A Domestic Homicide Review (DHR) is a review of the circumstances in which the death of a person aged 16 or over has, or appears to have, resulted from violence, abuse or neglect by:

(a) a person to whom they were related or with whom they were or had been in an intimate personal relationship, or

(b) a member of the same household as themselves, held with a view to identifying the lessons to be learnt from the death.

A review panel consisting of members from local and statutory agencies, led by an independent chair will review each agency’s involvement with the individuals involved and consider recommendations to improve agency’s responses in the future. In doing this, agencies will improve their responses to domestic violence and abuse, and work better together to prevent such tragedies occurring in the future.

Domestic Homicide Reviews are not inquiries into how someone died or who is to blame. They are not part of any disciplinary process. They do not replace, but will be in addition to, an inquest or any other form of inquiry into the homicide.

Terms of Reference

The general terms of the reference are:

  1. Decide whether in all the circumstances at the time, any agency or individual intervention could have potentially prevented Lucy’s death.
  2. Review current responsibilities, policies and practices in relation to victims of domestic abuse – to build up a picture of what should have happened and review national best practice in respect of protecting young adults from domestic abuse.
  3. Examine the roles of the organisations involved in her case; the extent to which she had involvement with those agencies, and the appropriateness of single agency and partnership responses to her case to draw out the strengths and weaknesses.
  4. Establish whether there are lessons to be learnt from this case about the way in which organisations and partnerships carried out their responsibilities to safeguard her wellbeing.
  5. Identify clearly what those lessons are.
  6. Identify whether, as a result, there is a need for changes in organisational and/or partnership policy, procedures or practice in Gloucestershire in order to improve our work to better safeguard victims of domestic abuse.

The specific terms of reference are set out below:

  1. Consider how best agencies should and individuals understand the dynamics of relationships between teenagers that feature domestic abuse, including the issue of supreme control of the abuser upon the victim.
  2. Appraise if is there a gap in services around working with young people who are considered to be involved in perpetrating domestic violence. 
  3. Explore how professionals and services can optimise support to young people who have left abusive partners and ensure they are able to sustain that separation and independence.
  4. Consider when a woman who is subject to domestic violence is pregnant, what additional safeguards should be in place to protect the young woman and unborn child.
  5. Consider any incidence of, and impact of any possible collusion by others such as peers.
  6. Consider how young people who may be aware that peers are being subjected to domestic abuse, can be supported to share information to safeguard the victim, including sharing information on social media.

The six learning points:

Learning point 1: Ensure that young people have access to preventative work on healthy relationships.

Learning point 2: The need for early intervention adopting an inclusive family-based approach.

Learning point 3: Young people should get the right support at the right time.
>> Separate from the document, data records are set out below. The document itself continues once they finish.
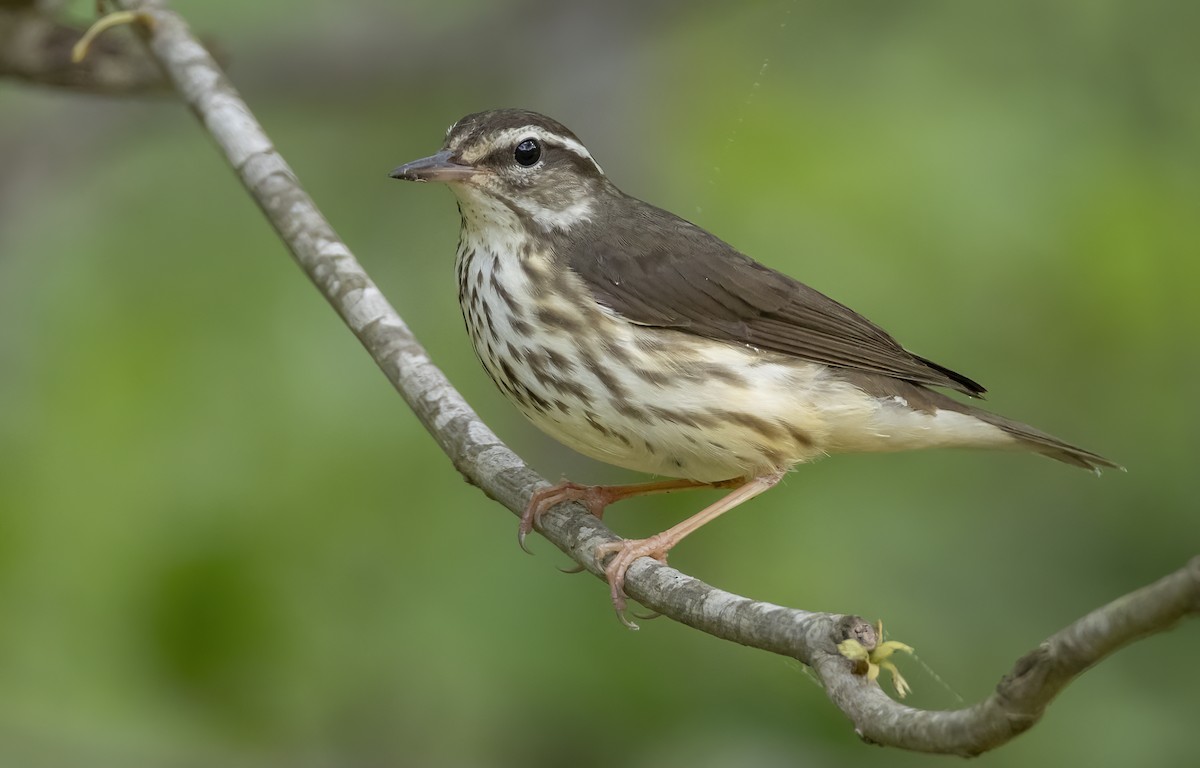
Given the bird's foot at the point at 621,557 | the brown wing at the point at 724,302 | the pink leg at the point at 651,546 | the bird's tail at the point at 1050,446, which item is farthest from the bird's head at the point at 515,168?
the bird's tail at the point at 1050,446

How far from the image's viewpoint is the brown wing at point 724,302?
4.26 metres

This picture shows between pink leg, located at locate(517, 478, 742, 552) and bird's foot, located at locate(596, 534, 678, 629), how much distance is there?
1.06 ft

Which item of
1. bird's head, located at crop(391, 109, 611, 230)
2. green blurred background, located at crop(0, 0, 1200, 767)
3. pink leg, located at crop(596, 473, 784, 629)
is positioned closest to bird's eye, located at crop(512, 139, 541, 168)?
bird's head, located at crop(391, 109, 611, 230)

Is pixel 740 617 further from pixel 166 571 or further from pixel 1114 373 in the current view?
pixel 1114 373

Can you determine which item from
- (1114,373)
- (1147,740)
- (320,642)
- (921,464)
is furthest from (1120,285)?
(320,642)

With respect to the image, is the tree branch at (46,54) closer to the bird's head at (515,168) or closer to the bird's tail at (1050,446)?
the bird's head at (515,168)

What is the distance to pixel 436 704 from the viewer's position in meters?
5.11

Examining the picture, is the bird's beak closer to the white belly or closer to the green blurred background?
the white belly

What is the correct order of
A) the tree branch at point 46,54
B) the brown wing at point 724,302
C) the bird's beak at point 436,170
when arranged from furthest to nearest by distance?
1. the tree branch at point 46,54
2. the brown wing at point 724,302
3. the bird's beak at point 436,170

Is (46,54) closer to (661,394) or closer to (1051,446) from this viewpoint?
(661,394)

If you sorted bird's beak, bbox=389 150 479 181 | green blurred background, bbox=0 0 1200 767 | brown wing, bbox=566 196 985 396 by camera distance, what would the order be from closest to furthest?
bird's beak, bbox=389 150 479 181 → brown wing, bbox=566 196 985 396 → green blurred background, bbox=0 0 1200 767

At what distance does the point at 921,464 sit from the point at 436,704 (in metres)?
2.23

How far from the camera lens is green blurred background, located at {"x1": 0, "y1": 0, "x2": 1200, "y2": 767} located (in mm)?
4809

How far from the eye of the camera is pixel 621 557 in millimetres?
3664
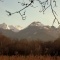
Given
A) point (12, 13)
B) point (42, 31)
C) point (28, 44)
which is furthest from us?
point (42, 31)

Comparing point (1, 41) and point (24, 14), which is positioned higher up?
point (1, 41)

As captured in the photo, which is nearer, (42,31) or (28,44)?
(28,44)

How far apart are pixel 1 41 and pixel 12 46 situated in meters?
2.36

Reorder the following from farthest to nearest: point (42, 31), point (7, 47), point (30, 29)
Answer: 1. point (30, 29)
2. point (42, 31)
3. point (7, 47)

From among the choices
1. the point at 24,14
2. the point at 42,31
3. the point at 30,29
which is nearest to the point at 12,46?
the point at 24,14

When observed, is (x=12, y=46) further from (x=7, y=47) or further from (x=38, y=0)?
(x=38, y=0)

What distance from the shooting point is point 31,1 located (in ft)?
12.1

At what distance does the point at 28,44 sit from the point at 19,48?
11.8ft

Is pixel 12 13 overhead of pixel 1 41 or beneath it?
beneath

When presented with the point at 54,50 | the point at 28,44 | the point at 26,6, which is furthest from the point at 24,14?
the point at 28,44

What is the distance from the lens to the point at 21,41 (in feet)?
139

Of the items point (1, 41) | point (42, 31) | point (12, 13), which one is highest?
point (42, 31)

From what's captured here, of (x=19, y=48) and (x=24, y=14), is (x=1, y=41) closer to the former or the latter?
(x=19, y=48)

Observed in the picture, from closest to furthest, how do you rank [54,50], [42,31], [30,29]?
[54,50] → [42,31] → [30,29]
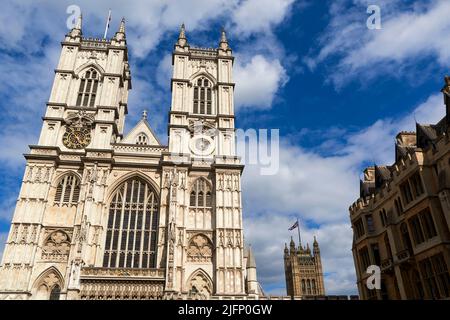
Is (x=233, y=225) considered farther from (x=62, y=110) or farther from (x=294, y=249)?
(x=294, y=249)

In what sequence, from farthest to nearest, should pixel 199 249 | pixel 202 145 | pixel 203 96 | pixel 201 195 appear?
1. pixel 203 96
2. pixel 202 145
3. pixel 201 195
4. pixel 199 249

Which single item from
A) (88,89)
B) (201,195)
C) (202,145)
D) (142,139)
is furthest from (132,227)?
(88,89)

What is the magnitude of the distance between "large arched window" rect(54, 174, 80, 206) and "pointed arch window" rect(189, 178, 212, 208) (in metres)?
9.81

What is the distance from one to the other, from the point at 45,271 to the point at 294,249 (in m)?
71.7

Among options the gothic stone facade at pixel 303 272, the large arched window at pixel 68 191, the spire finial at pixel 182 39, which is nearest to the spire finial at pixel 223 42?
the spire finial at pixel 182 39

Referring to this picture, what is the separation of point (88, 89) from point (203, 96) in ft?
38.8

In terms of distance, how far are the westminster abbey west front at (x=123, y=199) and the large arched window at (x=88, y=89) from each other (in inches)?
4.4

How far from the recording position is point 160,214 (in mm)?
29531

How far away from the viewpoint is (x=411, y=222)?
2056cm

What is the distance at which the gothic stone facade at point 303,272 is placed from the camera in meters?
84.1

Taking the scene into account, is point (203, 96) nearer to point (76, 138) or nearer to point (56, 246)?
point (76, 138)

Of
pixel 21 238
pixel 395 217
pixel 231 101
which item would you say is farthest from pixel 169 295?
pixel 231 101
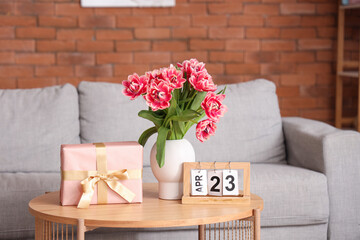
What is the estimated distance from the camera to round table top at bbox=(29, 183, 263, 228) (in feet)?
4.84

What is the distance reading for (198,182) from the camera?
5.50 ft

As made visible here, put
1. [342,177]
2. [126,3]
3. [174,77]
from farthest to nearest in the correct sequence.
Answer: [126,3] → [342,177] → [174,77]

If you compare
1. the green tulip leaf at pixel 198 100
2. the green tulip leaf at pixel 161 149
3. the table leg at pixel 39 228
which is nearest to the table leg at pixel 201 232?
the green tulip leaf at pixel 161 149

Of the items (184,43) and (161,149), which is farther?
(184,43)

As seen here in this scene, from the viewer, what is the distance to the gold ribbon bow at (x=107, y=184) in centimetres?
161

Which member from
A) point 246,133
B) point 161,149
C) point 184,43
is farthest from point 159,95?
point 184,43

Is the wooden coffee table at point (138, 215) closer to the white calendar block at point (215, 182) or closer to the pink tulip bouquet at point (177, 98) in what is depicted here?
the white calendar block at point (215, 182)

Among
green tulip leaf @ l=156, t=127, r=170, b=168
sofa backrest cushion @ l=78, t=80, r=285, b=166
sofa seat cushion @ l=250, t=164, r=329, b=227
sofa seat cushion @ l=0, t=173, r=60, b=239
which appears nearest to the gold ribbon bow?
green tulip leaf @ l=156, t=127, r=170, b=168

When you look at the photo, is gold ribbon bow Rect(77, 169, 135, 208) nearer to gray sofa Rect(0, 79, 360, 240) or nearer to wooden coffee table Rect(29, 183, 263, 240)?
wooden coffee table Rect(29, 183, 263, 240)

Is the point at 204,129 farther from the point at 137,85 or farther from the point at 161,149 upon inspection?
the point at 137,85

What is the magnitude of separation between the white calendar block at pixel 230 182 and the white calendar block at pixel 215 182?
14mm

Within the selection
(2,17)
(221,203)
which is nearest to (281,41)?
(2,17)

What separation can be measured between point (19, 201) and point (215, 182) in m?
0.92

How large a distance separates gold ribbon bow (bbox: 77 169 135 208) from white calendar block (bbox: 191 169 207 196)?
7.6 inches
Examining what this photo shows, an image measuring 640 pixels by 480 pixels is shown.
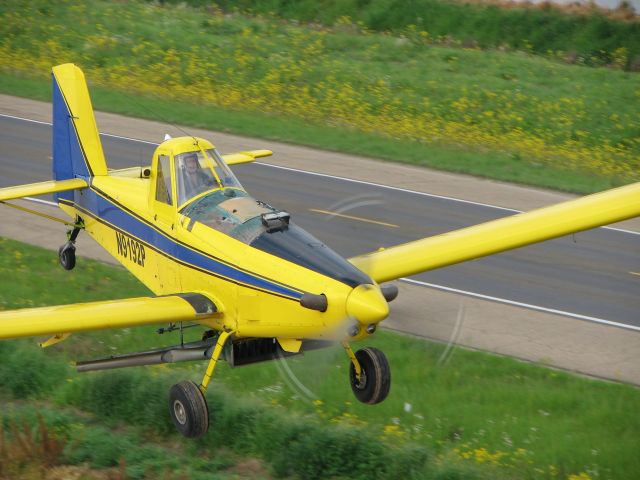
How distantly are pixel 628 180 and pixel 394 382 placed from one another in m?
15.9

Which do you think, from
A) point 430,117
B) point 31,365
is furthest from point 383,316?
point 430,117

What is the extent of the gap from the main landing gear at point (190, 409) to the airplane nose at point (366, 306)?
246 centimetres

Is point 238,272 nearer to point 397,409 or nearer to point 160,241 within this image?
point 160,241

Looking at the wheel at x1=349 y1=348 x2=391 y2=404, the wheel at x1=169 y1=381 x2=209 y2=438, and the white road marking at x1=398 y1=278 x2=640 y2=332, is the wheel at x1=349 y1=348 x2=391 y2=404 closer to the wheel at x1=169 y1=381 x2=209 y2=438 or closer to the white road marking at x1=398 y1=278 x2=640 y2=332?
the wheel at x1=169 y1=381 x2=209 y2=438

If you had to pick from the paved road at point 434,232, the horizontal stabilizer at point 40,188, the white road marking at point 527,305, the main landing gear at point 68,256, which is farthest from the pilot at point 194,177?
the white road marking at point 527,305

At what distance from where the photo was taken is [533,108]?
35656mm

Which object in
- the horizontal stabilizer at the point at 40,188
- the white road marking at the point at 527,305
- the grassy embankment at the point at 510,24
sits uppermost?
the grassy embankment at the point at 510,24

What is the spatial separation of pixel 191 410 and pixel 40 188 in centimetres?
672

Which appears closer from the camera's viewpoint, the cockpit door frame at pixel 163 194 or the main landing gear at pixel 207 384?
the main landing gear at pixel 207 384

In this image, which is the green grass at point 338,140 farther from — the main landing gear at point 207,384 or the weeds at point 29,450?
the weeds at point 29,450

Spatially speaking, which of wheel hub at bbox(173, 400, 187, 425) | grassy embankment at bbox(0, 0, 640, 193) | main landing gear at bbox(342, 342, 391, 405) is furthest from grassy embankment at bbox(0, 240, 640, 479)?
grassy embankment at bbox(0, 0, 640, 193)

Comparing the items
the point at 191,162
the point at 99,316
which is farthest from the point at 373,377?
the point at 191,162

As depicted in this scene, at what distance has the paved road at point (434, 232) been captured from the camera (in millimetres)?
21891

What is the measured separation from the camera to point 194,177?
15352 mm
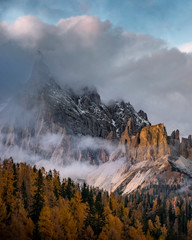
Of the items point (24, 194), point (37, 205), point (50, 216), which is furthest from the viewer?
point (24, 194)

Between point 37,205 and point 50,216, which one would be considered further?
point 37,205

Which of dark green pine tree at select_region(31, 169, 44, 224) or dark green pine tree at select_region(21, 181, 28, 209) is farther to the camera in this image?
dark green pine tree at select_region(21, 181, 28, 209)

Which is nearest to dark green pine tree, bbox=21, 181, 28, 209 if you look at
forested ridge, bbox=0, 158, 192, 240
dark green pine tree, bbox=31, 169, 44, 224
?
forested ridge, bbox=0, 158, 192, 240

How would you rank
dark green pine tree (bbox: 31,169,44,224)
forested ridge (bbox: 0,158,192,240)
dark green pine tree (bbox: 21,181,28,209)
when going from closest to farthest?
forested ridge (bbox: 0,158,192,240) → dark green pine tree (bbox: 31,169,44,224) → dark green pine tree (bbox: 21,181,28,209)

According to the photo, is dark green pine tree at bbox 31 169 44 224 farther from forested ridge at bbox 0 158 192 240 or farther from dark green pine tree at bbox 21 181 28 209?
dark green pine tree at bbox 21 181 28 209

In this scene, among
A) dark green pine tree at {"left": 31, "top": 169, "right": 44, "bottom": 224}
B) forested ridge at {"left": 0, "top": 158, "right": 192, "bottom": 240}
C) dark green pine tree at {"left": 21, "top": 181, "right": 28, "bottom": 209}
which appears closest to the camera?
forested ridge at {"left": 0, "top": 158, "right": 192, "bottom": 240}

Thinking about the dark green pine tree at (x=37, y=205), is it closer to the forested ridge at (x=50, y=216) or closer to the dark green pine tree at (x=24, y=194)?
the forested ridge at (x=50, y=216)

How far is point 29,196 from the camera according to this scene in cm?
11244

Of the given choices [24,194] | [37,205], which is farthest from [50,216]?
[24,194]

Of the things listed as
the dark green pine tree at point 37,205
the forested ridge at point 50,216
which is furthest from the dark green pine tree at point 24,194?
the dark green pine tree at point 37,205

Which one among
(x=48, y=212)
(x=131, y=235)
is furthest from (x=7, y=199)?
(x=131, y=235)

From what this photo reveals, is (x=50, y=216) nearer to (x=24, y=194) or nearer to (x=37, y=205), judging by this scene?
(x=37, y=205)

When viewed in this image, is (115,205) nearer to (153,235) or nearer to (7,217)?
(153,235)

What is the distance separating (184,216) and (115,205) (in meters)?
56.1
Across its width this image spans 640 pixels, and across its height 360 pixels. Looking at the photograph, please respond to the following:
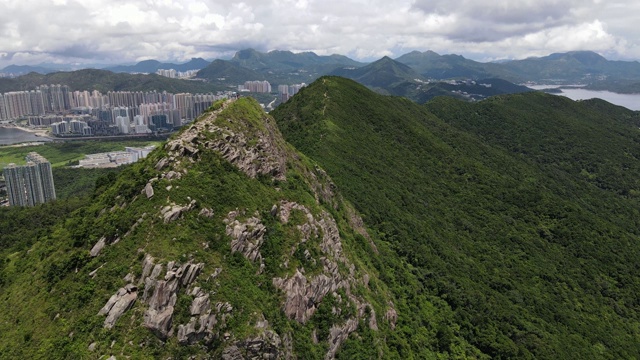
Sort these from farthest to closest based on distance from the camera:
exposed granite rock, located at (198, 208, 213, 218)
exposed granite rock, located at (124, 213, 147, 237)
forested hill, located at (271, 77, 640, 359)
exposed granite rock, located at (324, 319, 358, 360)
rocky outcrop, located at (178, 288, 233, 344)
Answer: forested hill, located at (271, 77, 640, 359)
exposed granite rock, located at (324, 319, 358, 360)
exposed granite rock, located at (198, 208, 213, 218)
exposed granite rock, located at (124, 213, 147, 237)
rocky outcrop, located at (178, 288, 233, 344)

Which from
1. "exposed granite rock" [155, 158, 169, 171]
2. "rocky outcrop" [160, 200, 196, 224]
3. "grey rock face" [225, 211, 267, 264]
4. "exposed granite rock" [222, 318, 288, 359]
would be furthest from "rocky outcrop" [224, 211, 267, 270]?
"exposed granite rock" [155, 158, 169, 171]

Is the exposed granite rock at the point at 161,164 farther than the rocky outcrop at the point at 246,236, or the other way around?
the exposed granite rock at the point at 161,164

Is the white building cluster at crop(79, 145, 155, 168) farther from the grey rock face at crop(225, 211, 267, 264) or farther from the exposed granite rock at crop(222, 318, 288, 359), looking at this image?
the exposed granite rock at crop(222, 318, 288, 359)

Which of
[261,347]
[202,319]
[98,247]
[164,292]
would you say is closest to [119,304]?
[164,292]

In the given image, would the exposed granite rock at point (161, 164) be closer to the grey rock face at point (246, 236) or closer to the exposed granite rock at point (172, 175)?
the exposed granite rock at point (172, 175)

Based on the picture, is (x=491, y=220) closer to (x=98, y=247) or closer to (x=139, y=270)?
(x=139, y=270)

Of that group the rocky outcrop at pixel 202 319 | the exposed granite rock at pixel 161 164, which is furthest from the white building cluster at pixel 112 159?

Learning point 4: Professionals need to recognise and respond to the indicators of relationship harm among young people including coercive control.

Learning point 5: Professionals need to be able to navigate the challenges between young people’s autonomy and the duty of professionals to keep them safe.

Learning point 6: How do professionals and the wider community recognise and respond to abusive and controlling behaviours and engage with the abuser.